Dynamical patterns of epidemic outbreaks in complex heterogeneous networks

TL;DR

This paper investigates how epidemic outbreaks spread rapidly in complex heterogeneous networks, revealing a hierarchical cascade process influenced by network topology and initial conditions, with implications for containment strategies.

Contribution

It provides a detailed analytical and numerical framework describing the hierarchical spread of epidemics in heterogeneous networks, highlighting the role of highly connected hubs.

Findings

Epidemic growth is nearly instantaneous in networks with diverging degree fluctuations.

Outbreaks follow a hierarchical cascade starting from highly connected hubs.

Initial conditions significantly influence epidemic dynamics.

**Data provided**
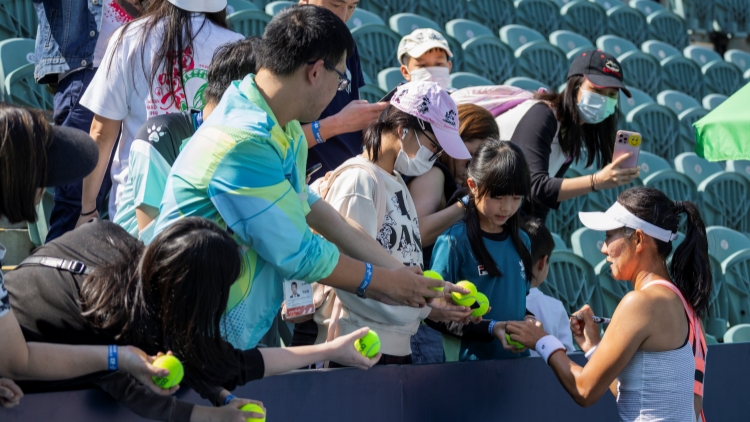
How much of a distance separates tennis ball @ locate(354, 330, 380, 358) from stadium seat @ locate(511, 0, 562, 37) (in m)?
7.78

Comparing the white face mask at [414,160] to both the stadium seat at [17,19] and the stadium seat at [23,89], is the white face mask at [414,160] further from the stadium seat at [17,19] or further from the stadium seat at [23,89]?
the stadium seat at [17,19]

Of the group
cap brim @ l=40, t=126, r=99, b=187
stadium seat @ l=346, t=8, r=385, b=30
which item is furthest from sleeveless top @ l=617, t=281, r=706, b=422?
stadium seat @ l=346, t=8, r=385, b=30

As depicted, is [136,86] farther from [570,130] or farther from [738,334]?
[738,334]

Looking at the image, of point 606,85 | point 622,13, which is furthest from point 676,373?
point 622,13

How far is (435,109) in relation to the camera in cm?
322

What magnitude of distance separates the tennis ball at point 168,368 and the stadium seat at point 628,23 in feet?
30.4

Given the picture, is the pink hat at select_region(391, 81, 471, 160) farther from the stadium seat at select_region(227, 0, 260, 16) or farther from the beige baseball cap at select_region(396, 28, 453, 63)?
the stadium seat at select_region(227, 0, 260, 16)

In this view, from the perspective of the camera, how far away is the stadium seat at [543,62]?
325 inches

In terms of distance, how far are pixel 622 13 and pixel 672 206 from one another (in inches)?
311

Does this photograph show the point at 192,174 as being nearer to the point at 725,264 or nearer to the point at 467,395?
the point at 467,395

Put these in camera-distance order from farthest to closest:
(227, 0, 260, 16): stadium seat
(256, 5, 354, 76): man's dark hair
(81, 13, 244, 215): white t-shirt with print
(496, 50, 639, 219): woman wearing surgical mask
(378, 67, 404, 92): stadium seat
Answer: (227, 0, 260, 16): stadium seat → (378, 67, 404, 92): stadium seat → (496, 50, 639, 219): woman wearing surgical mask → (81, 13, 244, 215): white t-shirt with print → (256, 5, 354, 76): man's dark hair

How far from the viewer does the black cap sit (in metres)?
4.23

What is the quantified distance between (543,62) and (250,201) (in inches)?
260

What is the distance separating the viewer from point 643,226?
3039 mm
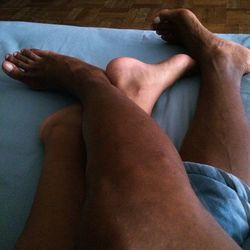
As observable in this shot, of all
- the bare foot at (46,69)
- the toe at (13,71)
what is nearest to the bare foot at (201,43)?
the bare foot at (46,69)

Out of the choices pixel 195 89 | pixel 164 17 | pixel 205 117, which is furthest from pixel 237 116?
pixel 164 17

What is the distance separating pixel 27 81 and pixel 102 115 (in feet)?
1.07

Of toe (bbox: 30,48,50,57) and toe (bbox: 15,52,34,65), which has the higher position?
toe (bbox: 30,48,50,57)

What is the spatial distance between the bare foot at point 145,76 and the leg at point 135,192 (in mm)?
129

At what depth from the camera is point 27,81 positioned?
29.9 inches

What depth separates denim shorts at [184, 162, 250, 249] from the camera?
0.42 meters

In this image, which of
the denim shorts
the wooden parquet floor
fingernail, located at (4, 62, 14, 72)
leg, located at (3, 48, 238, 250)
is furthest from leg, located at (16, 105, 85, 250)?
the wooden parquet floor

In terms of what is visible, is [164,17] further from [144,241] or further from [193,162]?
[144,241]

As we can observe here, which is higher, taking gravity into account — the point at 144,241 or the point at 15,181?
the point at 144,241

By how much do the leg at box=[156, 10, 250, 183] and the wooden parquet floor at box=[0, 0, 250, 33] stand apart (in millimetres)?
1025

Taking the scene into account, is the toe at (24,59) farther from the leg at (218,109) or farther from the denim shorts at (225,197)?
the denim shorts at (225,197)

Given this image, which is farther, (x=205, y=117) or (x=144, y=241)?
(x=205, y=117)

**Your objective**
Write the next part of the summary of the paper on epidemic outbreaks in heterogeneous networks, picking up after its last finding. The entries were taken from a separate source, unrelated to the text.

**Expected answer**
Abstract

We present a thorough inspection of the dynamical behavior of epidemic phenomena in populations with complex and heterogeneous connectivity patterns. We show that the growth of the epidemic prevalence is virtually instantaneous in all networks characterized by diverging degree fluctuations, independently of the structure of the connectivity correlation functions characterizing the population network. By means of analytical and numerical results, we show that the outbreak time evolution follows a precise hierarchical dynamics. Once reached the most highly connected hubs, the infection pervades the network in a progressive cascade across smaller degree classes. Finally, we show the influence of the initial conditions and the relevance of statistical results in single case studies concerning heterogeneous networks. The emerging theoretical framework appears of general interest in view of the recently observed abundance of natural networks with complex topological features and might provide useful insights for the development of adaptive strategies aimed at epidemic containment.